Seventeen stolen rare books, worth an estimated $3 million, were returned Monday to the heirs of John Hay Whitney and Betsey Whitney, Manhattan District Attorney Alvin Bragg announced.

The stolen books taken from the family’s Manhasset estate, Greentree, in the 1980s include works from literary giants John Keats, Oscar Wilde and James Joyce.

The books vanished from the estate between 1982 and 1989.

In 1989, the family discovered at least 28 volumes were missing from the Whitney estate.
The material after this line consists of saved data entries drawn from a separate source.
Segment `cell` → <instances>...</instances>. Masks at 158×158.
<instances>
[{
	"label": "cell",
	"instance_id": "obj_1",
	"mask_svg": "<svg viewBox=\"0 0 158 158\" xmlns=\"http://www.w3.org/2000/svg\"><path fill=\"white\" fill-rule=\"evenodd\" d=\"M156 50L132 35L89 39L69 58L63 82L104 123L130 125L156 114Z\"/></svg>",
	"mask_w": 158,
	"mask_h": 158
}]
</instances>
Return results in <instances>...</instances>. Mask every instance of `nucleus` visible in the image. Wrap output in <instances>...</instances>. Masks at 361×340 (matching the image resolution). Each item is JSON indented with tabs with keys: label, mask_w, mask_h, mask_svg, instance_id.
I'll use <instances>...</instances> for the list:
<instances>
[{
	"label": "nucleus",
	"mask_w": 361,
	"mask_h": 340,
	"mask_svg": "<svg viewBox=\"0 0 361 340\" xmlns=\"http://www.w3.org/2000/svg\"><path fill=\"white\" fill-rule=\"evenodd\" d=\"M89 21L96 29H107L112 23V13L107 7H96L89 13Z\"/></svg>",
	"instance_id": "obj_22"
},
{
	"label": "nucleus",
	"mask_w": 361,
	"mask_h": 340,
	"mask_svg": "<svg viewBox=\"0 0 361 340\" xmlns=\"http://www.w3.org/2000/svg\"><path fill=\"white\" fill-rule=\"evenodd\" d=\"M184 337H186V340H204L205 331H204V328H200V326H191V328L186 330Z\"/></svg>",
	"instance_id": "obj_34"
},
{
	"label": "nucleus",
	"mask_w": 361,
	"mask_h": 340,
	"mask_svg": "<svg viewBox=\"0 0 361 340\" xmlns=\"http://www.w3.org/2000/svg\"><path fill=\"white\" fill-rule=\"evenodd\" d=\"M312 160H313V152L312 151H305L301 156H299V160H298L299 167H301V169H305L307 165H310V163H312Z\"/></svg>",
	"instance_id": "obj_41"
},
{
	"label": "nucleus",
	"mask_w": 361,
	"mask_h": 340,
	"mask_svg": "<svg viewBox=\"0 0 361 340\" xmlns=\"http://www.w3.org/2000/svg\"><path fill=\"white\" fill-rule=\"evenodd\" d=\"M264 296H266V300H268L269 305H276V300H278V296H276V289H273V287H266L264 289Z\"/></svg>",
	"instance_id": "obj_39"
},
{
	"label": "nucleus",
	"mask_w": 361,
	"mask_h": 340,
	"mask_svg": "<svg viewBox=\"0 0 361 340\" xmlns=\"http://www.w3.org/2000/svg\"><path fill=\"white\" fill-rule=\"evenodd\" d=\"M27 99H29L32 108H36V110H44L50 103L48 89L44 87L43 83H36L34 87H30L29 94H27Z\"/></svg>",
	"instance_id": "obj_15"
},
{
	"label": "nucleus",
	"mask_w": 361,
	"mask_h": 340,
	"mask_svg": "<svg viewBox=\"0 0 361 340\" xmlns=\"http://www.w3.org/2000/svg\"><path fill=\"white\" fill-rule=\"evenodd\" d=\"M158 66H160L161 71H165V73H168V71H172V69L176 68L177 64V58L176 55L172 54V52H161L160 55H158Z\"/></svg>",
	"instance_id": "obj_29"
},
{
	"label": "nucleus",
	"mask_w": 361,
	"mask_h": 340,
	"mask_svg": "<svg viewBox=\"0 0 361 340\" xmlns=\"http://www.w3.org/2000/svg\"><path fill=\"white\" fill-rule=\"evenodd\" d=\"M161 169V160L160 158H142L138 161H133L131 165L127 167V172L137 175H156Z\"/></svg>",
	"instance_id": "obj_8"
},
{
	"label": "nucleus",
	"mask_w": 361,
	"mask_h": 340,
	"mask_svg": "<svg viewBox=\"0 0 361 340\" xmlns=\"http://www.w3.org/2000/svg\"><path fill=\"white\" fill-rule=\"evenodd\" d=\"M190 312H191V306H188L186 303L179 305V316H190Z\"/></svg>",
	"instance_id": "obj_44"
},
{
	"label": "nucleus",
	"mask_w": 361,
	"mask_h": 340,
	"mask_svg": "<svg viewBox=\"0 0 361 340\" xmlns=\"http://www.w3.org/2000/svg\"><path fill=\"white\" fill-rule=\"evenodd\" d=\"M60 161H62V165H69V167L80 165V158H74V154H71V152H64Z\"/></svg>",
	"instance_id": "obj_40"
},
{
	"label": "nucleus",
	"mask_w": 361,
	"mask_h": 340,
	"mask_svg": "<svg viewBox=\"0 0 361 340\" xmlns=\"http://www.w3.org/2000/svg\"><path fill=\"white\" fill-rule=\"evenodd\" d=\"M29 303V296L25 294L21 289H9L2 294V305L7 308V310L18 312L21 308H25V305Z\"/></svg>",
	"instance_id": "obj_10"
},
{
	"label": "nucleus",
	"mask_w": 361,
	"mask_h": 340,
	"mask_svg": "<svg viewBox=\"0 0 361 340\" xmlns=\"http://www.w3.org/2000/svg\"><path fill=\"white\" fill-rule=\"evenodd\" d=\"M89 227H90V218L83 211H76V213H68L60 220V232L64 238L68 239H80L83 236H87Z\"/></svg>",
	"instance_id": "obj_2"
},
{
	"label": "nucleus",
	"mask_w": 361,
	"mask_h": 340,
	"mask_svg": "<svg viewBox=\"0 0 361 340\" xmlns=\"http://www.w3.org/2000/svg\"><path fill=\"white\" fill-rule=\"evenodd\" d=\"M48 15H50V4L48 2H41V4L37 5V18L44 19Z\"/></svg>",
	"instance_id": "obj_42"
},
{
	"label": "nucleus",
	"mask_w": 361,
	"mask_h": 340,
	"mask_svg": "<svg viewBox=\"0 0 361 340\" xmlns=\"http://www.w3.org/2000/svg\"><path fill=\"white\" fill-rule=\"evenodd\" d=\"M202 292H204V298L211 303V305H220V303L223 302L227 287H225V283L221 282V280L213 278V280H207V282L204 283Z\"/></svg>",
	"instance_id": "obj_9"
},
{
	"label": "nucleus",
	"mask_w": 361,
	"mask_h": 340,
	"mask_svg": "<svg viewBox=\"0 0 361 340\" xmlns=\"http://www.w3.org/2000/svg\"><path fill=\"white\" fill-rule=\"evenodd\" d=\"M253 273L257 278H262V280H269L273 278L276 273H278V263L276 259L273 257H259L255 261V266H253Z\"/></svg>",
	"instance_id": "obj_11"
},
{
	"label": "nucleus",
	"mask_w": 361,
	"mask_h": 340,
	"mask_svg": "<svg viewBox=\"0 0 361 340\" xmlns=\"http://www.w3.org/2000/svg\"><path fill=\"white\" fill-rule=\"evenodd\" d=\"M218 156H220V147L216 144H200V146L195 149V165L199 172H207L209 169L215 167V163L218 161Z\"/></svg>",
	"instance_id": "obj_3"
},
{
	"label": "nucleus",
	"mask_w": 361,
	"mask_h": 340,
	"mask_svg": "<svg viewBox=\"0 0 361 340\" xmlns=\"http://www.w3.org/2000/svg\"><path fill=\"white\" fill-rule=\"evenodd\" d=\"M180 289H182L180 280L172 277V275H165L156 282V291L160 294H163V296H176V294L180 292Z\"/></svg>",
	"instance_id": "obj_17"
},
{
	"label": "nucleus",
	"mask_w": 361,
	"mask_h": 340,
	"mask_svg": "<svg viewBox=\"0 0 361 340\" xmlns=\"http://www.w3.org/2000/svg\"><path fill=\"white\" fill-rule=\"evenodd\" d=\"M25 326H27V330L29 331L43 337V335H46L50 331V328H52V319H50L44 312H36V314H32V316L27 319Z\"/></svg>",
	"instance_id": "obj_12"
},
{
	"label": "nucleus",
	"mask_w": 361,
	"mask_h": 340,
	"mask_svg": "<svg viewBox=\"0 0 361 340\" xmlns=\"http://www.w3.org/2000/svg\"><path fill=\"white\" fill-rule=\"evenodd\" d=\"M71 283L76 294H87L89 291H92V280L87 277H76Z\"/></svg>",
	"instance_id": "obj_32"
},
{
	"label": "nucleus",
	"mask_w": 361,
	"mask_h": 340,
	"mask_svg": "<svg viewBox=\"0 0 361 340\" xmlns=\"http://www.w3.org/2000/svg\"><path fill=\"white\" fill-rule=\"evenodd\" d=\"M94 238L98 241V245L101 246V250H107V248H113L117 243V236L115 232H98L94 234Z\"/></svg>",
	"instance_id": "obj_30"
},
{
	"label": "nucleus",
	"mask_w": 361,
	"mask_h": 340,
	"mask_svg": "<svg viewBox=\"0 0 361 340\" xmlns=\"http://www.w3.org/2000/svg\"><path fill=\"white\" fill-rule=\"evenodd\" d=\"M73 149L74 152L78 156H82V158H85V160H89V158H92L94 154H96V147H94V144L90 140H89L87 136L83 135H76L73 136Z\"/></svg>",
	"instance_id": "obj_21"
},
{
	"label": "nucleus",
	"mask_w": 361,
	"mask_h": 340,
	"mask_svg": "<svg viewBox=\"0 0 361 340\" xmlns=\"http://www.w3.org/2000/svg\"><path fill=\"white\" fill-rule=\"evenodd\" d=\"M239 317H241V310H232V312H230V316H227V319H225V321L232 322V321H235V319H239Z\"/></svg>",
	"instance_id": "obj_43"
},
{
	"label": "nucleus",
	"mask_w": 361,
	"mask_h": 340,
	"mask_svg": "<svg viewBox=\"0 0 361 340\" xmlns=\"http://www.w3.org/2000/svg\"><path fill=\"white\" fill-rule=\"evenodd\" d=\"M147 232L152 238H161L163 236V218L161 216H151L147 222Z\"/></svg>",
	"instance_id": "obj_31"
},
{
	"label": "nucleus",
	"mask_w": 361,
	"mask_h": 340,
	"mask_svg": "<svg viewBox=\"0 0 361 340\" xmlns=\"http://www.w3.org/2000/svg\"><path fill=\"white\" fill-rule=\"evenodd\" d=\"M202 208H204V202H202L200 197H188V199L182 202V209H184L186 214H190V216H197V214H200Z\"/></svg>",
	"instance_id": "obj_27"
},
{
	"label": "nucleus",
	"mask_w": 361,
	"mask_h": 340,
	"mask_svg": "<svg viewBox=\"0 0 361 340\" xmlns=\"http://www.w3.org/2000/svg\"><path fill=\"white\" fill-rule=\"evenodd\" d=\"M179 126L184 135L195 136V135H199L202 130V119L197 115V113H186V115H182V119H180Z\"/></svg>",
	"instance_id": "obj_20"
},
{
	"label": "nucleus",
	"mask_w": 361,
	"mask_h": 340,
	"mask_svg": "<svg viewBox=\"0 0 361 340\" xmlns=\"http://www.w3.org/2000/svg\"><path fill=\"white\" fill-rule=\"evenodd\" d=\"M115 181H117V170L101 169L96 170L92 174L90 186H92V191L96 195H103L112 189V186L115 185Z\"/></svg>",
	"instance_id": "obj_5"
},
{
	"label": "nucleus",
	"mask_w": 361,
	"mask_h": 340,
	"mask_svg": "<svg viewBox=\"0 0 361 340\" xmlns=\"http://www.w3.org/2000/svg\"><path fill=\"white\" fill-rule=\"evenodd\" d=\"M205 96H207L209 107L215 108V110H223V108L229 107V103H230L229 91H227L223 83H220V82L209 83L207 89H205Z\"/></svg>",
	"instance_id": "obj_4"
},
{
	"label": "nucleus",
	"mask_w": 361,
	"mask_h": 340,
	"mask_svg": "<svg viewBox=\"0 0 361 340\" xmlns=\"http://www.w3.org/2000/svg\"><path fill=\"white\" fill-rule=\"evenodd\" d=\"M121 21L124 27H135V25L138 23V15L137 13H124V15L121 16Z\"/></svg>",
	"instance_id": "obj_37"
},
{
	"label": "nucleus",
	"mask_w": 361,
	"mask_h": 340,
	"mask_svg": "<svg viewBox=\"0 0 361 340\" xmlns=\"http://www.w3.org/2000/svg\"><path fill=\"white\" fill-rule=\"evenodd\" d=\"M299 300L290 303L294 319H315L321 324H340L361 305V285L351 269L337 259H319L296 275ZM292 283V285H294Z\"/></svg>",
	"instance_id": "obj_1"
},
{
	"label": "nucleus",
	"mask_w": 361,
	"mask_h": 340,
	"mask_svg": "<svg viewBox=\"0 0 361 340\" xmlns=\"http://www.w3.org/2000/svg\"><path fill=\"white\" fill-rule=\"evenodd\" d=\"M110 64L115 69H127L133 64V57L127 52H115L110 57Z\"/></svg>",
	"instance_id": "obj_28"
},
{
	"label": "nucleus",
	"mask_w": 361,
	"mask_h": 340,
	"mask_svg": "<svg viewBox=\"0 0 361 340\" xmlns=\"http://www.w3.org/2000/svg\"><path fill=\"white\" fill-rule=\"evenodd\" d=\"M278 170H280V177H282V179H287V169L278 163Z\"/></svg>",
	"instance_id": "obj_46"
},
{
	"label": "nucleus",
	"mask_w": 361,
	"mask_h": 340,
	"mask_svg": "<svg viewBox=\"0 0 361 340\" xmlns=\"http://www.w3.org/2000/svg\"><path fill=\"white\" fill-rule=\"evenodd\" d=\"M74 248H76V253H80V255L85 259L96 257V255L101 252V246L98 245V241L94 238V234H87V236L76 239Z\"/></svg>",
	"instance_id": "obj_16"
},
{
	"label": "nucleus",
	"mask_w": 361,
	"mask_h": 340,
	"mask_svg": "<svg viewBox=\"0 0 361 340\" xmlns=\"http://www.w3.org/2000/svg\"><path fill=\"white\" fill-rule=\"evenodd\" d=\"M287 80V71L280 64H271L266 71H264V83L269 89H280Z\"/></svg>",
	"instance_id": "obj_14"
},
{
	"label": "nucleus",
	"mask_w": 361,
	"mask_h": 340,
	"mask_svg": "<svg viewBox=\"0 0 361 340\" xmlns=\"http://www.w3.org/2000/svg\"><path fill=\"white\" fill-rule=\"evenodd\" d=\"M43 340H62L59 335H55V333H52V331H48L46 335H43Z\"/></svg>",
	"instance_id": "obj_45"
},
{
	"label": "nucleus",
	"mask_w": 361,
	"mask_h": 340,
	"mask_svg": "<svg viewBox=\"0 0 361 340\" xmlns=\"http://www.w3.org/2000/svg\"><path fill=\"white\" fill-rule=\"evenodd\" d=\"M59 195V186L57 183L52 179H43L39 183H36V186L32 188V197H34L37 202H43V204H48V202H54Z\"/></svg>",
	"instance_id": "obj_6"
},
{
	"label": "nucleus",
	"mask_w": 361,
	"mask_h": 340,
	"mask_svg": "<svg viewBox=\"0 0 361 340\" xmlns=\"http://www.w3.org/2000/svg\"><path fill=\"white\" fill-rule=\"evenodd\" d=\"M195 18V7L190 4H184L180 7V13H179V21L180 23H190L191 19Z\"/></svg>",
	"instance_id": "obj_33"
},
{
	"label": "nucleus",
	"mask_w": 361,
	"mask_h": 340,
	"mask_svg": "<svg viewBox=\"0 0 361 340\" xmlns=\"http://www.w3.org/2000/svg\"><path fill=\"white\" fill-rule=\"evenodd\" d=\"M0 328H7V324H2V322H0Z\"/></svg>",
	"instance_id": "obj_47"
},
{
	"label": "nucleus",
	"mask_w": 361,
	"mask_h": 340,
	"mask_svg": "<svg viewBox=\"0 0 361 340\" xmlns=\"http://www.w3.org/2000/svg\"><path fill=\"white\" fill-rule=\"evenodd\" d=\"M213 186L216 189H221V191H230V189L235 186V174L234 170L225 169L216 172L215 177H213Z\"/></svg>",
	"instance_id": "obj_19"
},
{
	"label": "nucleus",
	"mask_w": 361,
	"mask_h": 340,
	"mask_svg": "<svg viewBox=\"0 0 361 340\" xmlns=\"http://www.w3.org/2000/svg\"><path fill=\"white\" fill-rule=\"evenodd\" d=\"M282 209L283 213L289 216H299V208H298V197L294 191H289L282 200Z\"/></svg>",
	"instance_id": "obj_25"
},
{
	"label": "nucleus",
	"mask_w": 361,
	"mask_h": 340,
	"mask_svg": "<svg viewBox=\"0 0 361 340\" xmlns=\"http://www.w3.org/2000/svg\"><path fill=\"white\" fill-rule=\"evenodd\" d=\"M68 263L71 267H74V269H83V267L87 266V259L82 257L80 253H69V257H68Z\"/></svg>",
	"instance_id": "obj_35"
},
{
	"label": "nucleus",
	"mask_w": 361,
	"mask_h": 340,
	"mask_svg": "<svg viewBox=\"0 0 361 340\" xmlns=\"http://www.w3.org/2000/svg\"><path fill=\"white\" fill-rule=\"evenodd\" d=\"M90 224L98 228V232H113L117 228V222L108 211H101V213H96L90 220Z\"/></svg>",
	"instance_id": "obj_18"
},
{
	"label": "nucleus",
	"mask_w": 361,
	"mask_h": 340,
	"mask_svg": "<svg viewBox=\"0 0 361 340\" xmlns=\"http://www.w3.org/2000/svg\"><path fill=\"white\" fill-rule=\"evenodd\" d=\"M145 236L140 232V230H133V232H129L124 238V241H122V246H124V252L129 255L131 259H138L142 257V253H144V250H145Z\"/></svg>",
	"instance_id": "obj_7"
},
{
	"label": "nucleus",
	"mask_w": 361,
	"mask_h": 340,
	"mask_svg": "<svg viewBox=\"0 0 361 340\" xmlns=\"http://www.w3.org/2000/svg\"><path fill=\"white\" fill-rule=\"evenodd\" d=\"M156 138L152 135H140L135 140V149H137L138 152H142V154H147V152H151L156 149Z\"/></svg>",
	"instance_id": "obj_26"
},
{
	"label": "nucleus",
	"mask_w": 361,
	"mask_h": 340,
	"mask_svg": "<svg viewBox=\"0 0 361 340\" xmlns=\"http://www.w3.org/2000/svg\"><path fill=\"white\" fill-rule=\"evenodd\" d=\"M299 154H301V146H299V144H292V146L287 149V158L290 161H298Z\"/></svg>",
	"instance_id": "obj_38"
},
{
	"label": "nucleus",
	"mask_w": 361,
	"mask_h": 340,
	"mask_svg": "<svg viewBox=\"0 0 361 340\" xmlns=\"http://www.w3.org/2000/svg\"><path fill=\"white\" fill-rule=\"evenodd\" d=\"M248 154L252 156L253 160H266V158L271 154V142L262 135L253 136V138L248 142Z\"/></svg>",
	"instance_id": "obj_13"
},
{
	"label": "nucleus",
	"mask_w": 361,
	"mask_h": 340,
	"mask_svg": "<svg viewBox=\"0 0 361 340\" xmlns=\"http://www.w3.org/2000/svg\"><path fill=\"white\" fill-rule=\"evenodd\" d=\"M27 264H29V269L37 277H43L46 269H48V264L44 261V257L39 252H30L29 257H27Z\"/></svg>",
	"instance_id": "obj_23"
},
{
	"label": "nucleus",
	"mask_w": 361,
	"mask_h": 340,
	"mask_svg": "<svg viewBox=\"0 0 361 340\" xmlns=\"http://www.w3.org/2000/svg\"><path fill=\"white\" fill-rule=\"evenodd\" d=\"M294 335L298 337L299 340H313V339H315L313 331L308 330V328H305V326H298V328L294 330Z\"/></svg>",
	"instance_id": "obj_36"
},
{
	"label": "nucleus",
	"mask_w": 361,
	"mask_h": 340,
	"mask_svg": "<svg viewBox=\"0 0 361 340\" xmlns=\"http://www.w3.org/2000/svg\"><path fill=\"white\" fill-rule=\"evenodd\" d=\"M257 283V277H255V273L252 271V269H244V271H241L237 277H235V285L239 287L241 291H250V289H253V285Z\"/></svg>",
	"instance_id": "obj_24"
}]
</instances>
They alerted the Nassau County Police Department, but the books were not recovered in John or Betsey's lifetime.

In January 2025, a person tried to sell the rare books to two Manhattan dealers, claiming he had inherited the books from his grandfather.

The dealers proactively ran the titles through the Art Loss Register, and then contacted police .

In 2025 and 2026, authorities executed six search warrants, leading to the recovery of the 17 stolen volumes, which were turned over to the Whitney heirs after an order by a New York Supreme Court judge.

The Whitney family is among Long Island’s most prominent families.

John Hay Whitney was a decorated World War II veteran, publisher of the New York Herald Tribune, president of the Museum of Modern Art and ambassador to the United Kingdom. His wife, Betsey, was a philanthropist who established the Greentree Foundation.

He was also a passionate art collector, who inherited hundreds of rare books from his mother, poet Helen Hay.

Among the books recovered is a collection of 37 love letters written by Keats to his fiancée Fanny Brawne. The edition has eight of the original handwritten letters, including the first letter he ever wrote to her.

Upon her death, Brawne gave the letters to her children, who sold them at auction in 1885.

Their sale inspired Wilde to write a sonnet called "On the Sale By Auction of Keats' Love Letters."